Die Nachwuchsförderung hat Tradition in dem Theater, das älter aussieht, als es tatsächlich ist. Was daran liegt, das in dem Haus mit dem markanten Balkon, auf dem nach den Vorstellungen an lauen Nächten diskutiert werden darf und der dank Transparent auch als Werbefläche dient, früher die Verwaltung des Gaswerks Nord untergebracht war. Am 1. April 1986 wurde das Theater anläßlich des bevorstehenden 100. Geburtstages von Ernst Thälmann, dessen Denkmal den benachbarten Park dominiert, eröffnet. Allerdings nicht als Haus der jungen Talente, obgleich es das faktisch war.

Jo Fabian hat hier Anfang der neunziger Jahre seine ersten Berlin-Produktionen herausgebracht, es folgten u. a. Astrid Griesbach, Jan Jochymski und Sebastian Hartmann. Und natürlich Anja Gronau, die ihre in Hamburg begonnene Dramatisierung klassischer Mädchenfiguren erst mit den in Berlin realisierten Stücken "Johanna" und "Grete", das den Friedrich-Luft-Preis 2004 erhält, zur Trilogie vollendete. Nicht zuletzt auf Drängen von Liesel Dechant.

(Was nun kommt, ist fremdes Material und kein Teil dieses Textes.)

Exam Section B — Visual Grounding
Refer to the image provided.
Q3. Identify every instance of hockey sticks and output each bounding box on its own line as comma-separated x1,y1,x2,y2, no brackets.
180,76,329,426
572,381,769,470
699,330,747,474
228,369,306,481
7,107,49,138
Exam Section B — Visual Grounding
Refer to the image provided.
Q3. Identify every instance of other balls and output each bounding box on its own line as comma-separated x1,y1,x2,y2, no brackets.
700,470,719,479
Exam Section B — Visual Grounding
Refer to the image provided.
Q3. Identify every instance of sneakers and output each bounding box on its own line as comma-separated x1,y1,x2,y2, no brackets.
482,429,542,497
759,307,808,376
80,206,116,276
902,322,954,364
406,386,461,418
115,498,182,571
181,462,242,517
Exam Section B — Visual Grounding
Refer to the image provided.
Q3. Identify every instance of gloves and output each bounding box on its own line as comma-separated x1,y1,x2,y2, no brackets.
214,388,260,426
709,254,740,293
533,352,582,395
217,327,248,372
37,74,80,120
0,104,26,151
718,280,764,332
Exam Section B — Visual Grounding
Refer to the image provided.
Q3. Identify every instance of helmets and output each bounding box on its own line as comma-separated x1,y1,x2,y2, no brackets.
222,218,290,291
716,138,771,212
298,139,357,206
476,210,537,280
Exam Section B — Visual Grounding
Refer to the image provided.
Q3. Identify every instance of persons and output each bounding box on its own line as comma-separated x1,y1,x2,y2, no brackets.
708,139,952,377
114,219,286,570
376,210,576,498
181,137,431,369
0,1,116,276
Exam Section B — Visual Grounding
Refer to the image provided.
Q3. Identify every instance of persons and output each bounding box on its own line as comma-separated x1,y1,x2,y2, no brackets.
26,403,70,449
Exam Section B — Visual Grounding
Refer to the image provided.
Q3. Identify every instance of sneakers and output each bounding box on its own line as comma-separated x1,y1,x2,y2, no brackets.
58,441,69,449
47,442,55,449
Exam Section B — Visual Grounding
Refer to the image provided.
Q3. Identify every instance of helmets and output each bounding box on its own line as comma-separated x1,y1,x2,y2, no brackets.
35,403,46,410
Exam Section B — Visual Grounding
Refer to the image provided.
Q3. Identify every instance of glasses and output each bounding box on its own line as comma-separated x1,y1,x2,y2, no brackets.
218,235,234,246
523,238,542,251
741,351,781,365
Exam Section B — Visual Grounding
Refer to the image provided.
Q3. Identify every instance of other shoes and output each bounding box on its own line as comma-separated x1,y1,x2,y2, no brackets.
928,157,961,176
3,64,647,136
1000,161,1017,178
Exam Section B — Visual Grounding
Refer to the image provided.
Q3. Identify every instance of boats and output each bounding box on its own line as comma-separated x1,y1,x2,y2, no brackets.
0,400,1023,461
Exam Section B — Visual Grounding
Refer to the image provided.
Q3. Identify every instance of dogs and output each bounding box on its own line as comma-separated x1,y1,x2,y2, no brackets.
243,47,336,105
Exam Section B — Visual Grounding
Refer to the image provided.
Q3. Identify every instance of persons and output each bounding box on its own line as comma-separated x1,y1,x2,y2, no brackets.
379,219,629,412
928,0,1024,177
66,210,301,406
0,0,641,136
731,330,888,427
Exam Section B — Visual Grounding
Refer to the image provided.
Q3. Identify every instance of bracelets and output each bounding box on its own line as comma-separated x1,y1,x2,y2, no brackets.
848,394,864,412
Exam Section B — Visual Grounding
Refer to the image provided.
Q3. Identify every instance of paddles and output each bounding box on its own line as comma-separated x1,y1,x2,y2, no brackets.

Für die Künstler ist die Theaterleiterin die "Seele des Betriebs". Sie selbst sieht sich eher als "Mädchen für alles". Sechs Tage in der Woche kümmert sie sich um ihre Bühne. Mittlerweile nimmt sie sich montags immer frei. Ein Tag zum Durchatmen. Liesel Dechant wechselte im Sommer 1996 ans Theater unterm Dach. Davor war sie nur ein paar Schritte weiter beschäftigt: Als "Programmgestalterin in der Wabe".

Ihrem Mann sind die familienunfreundlichen Arbeitszeiten vertraut: Er arbeitet Schauspieler am carrousel-Theater. Und die beiden Kinder sind mittlerweile erwachsen. Der 21jährige Sohn hilft trotzdem noch gelegentlich abends an der Kasse aus. So ist das im Off-Theater. Auch wenn es eine bezirkliche Einrichtung ist.